‘Combed Out’ by ‘F.A.V.’

Many people still seem to believe in the ten-year myth – the idea that books ruthlessly analysing war experience could not be written until ten years after the event. Herbert Read expressed it in a 1930 review of All Quiet:

All who had been engaged in the war, all who had lived through the war years, had for more than a decade refused to consider their experience. The mind has a faculty for dismissing the débris of its emotional conflicts until it feels strong enough to deal with them. The war, for most people, was such a conflict, and they never got “straight” on it. Now they feel ready for the emotional reckoning and All Quiet was the touch that released this particular mental spring.

Elaine Showalter made this interpretation even more Freudian, claiming 1920s were “a ‘latency period’ in which male war experience was forgotten.”
In fact there were War books written and published throughout the twenties, and proof that disillusioned ‘realistic’ writing did not begin in 1929 is not hard to come by.
For instance, there is the memoir of a conscript, Combed Out, published by ‘F. A. V.’ (Fritz August Vogt) in 1920. This is an account of training and war that is in striking contrast to the positive wartime accounts by the likes of Ian Hay and Patrick MacGill.
During the War, descriptions of the Army had almost always followed  Donald Hankey’s endorsement of the “great experiment in democracy” that brought men of all classes together, united in a common purpose. Vogt, however,  heaps scorn on someone using the phrase “our democratic army”, and describes with disgust the experience of eating with his fellow-recruits:

The rowdy conversation, the foul language, and the smacking of lips and the loud noise of guzzling added to the horror of the meal.

His time in the Army is described as “seventeen months of exile and slavery” mostly engaged in tedious fatigues, though with a period attached to a Casualty Clearing Station, whose horrors are described graphically.  He presents the Army as an institution that brings out the worst in people. A Sergeant-Major, for example:

was in reality quite a kind-hearted man, but he was bullied by his superiors just as we were bullied by ours. He was bullied into being a bully. And his superiors were bullied by their superiors. The army is ruled by fear – and it is this constant fear that brutalizes men not naturally brutal.

This echoes the judgement of Stephen Graham in A Private in the Guards (1919) that: “men who were not in themselves brutal cultivated brutality to get the army tone.” The soldiers described by Vogt include men who rob the dead and a “small, wiry, spiteful looking Cockney” who murders a prisoner he suspects of sarcasm.  The whole book is saturated with with distaste and disappointment.
Combed Out was published by the Swarthmore Press, which seems to have specialised in pacifist and Quaker books. I don’t know what impact its publication had in 1920. The TLS did not review it. It was republished in 1929, when the success of All Quiet and Journey’s End had made publishers  reassess the market for literature revealing war’s ugliness, but it does not seem to have made much impression then.
It’s a book worth noting, though. There are few enough memoirs by private soldiers, and even fewer by unwilling conscripts describing the drudgery of life out of the front line. I’ve tried to discover more about Vogt, but without success.



  1. The Shadow
    Posted May 27, 2009 at 10:32 pm | Permalink

    His horror at communal eating does rather suggest someone who would not find hanging out with those from a lower class much fun.

- [Rows from a spatial reasoning dataset]:
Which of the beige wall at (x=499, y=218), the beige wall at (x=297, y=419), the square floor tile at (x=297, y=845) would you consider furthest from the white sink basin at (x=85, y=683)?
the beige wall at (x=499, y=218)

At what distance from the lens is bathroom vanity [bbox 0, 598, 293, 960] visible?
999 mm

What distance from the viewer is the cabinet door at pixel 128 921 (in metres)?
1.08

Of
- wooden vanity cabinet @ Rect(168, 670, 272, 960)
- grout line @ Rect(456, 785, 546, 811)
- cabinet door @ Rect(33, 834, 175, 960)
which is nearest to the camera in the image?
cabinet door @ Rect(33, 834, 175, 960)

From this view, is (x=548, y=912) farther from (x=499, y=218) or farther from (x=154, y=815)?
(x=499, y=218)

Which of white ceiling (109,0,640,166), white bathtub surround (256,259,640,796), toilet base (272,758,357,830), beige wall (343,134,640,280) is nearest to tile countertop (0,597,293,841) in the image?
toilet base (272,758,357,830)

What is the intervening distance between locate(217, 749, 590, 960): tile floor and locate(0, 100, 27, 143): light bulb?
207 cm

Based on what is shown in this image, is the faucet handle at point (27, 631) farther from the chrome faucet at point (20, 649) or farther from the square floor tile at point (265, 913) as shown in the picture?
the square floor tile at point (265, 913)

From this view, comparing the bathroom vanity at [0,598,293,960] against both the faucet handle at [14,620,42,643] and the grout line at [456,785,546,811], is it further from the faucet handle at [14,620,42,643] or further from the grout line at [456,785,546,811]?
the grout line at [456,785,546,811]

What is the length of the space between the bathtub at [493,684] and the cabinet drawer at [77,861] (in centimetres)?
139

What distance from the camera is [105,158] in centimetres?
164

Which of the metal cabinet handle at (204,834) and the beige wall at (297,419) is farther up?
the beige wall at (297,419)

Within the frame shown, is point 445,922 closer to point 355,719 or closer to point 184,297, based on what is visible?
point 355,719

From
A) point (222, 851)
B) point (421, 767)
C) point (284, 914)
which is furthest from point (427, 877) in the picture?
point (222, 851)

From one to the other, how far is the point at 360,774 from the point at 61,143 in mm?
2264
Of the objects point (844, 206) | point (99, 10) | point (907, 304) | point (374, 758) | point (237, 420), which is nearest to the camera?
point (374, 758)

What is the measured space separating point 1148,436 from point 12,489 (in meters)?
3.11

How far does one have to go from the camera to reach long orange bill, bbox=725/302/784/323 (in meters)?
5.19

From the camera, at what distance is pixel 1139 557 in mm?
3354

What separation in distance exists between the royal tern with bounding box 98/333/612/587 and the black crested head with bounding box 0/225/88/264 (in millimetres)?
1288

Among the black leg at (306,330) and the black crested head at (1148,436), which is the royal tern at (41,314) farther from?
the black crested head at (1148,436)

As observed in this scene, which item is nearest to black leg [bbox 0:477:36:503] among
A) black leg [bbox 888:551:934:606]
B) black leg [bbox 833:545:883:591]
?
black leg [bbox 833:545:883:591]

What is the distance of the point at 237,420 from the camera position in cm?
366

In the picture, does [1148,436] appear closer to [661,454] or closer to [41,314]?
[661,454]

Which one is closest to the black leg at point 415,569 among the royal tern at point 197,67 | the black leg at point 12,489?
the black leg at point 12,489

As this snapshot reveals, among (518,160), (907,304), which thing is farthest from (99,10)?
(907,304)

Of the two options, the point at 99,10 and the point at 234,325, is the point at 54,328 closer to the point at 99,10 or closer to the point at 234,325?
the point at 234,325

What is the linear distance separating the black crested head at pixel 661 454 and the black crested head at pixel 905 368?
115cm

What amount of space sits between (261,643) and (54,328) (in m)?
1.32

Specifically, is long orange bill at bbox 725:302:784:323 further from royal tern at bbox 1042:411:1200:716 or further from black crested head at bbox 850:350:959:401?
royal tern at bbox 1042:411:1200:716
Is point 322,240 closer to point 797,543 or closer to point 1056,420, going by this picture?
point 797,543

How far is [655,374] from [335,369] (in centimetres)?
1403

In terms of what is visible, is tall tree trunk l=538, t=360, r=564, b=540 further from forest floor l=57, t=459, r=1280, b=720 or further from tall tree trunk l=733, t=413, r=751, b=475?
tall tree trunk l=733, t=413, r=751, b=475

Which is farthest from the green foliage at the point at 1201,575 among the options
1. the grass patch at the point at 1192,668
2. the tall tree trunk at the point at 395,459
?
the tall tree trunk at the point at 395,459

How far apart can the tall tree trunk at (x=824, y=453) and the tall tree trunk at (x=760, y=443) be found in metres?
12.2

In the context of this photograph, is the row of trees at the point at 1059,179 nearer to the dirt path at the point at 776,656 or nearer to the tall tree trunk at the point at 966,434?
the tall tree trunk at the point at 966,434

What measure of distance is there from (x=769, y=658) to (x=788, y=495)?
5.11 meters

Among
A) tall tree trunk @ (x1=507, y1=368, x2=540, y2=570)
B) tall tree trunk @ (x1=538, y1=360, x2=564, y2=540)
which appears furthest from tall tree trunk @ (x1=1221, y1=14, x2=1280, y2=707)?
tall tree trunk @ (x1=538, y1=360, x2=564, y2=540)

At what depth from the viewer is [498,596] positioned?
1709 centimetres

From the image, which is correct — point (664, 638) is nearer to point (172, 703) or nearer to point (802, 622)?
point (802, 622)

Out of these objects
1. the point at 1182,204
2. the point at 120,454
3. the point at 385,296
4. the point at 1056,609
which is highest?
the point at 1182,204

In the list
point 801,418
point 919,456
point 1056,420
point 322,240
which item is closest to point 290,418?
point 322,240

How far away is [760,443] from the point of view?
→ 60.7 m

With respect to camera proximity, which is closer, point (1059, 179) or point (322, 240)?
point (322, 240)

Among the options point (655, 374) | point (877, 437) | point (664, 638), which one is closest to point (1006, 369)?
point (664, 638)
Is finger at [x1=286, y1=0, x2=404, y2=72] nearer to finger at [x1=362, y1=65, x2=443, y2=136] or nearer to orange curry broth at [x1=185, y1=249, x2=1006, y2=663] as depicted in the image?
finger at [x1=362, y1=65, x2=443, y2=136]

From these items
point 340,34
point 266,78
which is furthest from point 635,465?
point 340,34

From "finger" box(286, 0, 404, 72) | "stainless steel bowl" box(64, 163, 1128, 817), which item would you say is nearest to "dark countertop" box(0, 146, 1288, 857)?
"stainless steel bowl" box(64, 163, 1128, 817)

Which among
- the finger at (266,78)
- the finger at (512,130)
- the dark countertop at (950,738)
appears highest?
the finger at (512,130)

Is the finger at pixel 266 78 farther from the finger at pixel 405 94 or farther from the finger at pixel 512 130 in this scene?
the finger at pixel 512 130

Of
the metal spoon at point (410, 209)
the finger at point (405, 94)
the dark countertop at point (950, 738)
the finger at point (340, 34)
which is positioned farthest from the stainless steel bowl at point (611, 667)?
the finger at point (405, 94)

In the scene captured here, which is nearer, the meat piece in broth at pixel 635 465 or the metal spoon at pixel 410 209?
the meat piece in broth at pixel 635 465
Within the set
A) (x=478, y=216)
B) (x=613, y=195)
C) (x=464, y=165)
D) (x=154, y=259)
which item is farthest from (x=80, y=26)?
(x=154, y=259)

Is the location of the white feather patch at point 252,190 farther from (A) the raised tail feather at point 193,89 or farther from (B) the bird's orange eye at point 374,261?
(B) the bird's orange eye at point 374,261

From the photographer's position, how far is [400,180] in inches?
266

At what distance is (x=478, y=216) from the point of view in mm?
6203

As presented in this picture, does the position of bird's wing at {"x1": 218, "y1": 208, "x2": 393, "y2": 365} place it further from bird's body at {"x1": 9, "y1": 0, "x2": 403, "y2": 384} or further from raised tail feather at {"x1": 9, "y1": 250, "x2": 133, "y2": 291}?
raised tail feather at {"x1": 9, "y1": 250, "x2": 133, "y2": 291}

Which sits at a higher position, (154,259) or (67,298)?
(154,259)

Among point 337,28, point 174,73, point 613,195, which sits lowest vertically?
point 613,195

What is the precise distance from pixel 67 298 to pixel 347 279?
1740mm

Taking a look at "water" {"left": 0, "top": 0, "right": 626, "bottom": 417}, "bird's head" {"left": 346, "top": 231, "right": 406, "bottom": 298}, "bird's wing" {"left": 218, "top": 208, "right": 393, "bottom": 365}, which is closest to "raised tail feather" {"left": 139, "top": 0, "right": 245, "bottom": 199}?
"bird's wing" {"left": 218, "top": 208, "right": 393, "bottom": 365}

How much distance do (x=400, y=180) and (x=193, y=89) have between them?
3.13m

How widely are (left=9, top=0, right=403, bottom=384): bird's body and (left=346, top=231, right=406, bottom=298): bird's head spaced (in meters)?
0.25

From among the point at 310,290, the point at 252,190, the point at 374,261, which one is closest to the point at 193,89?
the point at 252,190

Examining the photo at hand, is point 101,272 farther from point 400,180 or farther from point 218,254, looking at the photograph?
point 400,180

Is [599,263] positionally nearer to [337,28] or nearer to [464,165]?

- [Exercise instructions]:
**A)** In the essay on Combed Out, swap "private soldiers" for "enlisted men" and give the passage from "It’s a book" to "but without success.".
**B)** Which titles of books or plays does the essay on Combed Out name?
These entries have no connection to the essay on Combed Out.

- [Written answers]:
**A)**
It’s a book worth noting, though. There are few enough memoirs by enlisted men, and even fewer by unwilling conscripts describing the drudgery of life out of the front line. I’ve tried to discover more about Vogt, but without success.

**B)** All Quiet, Combed Out, A Private in the Guards, Journey's End